:: Problems to solve ::
**1.** In the article on journalism in Ghana, rewrite the paragraph that begins "Journalists in Ghana, apart from" more briefly, keeping its main facts.
**2.** Transcribe part of the article on journalism in Ghana. Begin at the words "Since 1993, Ghana's" and stop after "contribution of journalists.".
**3.** Go on with the article on journalism in Ghana from the point where it stops.

:: Excerpt to read ::
------------------------------------
Feature Article Hard To Write: My Take On Journalism In Ghana
MAY 6, 2019 LISTEN

Just after secondary school, the assemblyman of my community had wanted to fund me to train as a journalist. But l politely turned down his generous offer. I still don't understand why l did not go into journalism. In a world where there is a proliferation of information, journalists have a duty to distill the kind of information that reaches the public. This is precisely because they tend to mirror the society and in many cases set the agenda for a national conversation.

For the past two months, l have been reading the Evening Newspaper of the Convention People's Party at the archives, and the impression l get is that journalists played a central role in the struggle against the edifice of colonialism in Ghana. As a vanguard against neocolonialism, some journalists have proved their mettle in recent history.

Journalists in Ghana, apart from those openly aligned to superior powers, had it difficult expressing their thoughts in print whenever the military usurped political power. Even so, since 1992, the media landscape has experienced an unprecedented liberalization. Newspapers mushroomed all over the country. The emergence of social media crystalized the centrality of journalism in nation-building.

Since 1993, Ghana's democratic credentials have been celebrated as a beacon of hope to the so-called Third World countries. Huntington's understanding of democratization waves in the Third World countries could not have reached its climax without the contribution of journalists.
------------------------------------
Excerpts from a spatial dataset
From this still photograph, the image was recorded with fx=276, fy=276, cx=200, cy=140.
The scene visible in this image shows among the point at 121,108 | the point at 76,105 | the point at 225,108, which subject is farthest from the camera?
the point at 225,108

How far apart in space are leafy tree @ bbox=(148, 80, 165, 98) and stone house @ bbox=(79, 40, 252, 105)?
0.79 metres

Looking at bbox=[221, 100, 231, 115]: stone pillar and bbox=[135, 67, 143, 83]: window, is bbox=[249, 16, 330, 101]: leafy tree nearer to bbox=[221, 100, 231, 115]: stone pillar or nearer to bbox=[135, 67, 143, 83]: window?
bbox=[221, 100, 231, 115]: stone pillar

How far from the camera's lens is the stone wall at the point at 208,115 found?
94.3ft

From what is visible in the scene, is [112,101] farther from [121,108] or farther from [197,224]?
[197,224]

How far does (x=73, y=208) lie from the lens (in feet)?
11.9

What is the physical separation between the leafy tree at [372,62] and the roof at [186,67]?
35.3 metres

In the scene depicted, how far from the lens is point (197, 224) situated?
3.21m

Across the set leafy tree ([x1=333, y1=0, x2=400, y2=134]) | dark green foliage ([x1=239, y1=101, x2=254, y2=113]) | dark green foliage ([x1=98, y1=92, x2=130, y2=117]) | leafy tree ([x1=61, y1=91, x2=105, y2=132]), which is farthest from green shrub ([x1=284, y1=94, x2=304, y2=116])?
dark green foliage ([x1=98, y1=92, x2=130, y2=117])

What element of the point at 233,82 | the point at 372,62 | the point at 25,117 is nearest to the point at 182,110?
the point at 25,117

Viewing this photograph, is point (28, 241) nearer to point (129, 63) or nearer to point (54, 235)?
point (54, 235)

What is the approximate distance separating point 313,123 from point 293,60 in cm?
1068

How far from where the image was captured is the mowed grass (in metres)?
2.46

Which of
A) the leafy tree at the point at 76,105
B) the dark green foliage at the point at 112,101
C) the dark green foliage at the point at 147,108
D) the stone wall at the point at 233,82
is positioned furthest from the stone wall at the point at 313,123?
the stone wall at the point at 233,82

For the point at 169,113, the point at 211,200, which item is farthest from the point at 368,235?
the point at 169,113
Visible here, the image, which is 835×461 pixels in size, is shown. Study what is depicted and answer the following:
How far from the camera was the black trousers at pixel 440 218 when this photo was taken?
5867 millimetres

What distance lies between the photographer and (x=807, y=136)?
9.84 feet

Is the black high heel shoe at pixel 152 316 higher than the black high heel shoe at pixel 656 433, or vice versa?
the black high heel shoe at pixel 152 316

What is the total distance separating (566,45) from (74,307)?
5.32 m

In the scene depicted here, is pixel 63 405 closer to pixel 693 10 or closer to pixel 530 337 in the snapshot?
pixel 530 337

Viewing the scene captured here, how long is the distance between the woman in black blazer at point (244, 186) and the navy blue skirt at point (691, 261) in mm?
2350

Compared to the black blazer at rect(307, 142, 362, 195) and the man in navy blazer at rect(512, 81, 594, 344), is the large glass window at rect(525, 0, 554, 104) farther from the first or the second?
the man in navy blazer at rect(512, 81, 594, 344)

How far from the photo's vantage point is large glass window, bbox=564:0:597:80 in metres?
------------------------------------
:: Results ::
**1.** Under military rule in Ghana, journalists struggled to express their views in print unless they were openly aligned with superior powers. Since 1992, the media have been liberalized as never before. Newspapers sprang up across the country, and social media made journalism's central role in nation-building clear.

**2.**
Since 1993, Ghana's democratic credentials have been celebrated as a beacon of hope to the so-called Third World countries. Huntington's understanding of democratization waves in the Third World countries could not have reached its climax without the contribution of journalists.

**3.**
In the last few decades in Ghana, the media has been hailed as the fourth estate of the realm. The power of the pen and the poise by the ink fraternity to scrutinize government cannot be treated lightly.

Regardless of our subjective views, the media remains the fulcrum of nation-building. Journalists risk their lives to inform us about the governmentality of Ghana. During elections, one of the founts of democracy, media men and women brave it to go to the interior to feed the public with information. Indeed, many journalists imperil their lives to receive peanut! To say it bluntly, most of them are trapped in poor and debasing working conditions.

Even so, juxtaposing journalism in the days leading to independence and journalism now, one can hardly fail to see that the drumbeat has changed in the media space. Nationalism was the lubricant of the pen of the pre-independence journalists. And rightly so, they used the power of the pen to whip public sympathy to join the fight against colonialism. Journalists, then, were nationalists par excellence!

Certainly, journalism has radically changed in recent times. While pre-independence journalists had a common mission to deflate the ego of European colonizers, many of our contemporary journalists appear to have no string to bind them to pursue a national agenda. Their pen flows on a pendulum that swings in the direction of their stomachs!

While publishing marked the highpoint of the Reformation of the sixteenth century that changed the contours of human history, the print media has become a disgusting instrument that polarises Ghanaians. Since the removal of the criminal libel law, it appears Ghana had been plunged into an antinomian state.

Most journalists have become so reckless in their use of the pen. They fail to see how words are powerful than weapons of war. They deliberately misinform the public to engender ill-feeling for the political elites. Sadly, the reality is that you are deformed through the avenue of misinformation. Through the recklessness of many journalists, most Ghanaians have been poisoned and misformed about state-craft.

It is stunning when we find journalists deliberately and intentionally lying to destroy Ghana. I hold the view that journalists will be the cause of tension in Ghana if the Media Foundation for West Africa failed to bring some media men and women to order.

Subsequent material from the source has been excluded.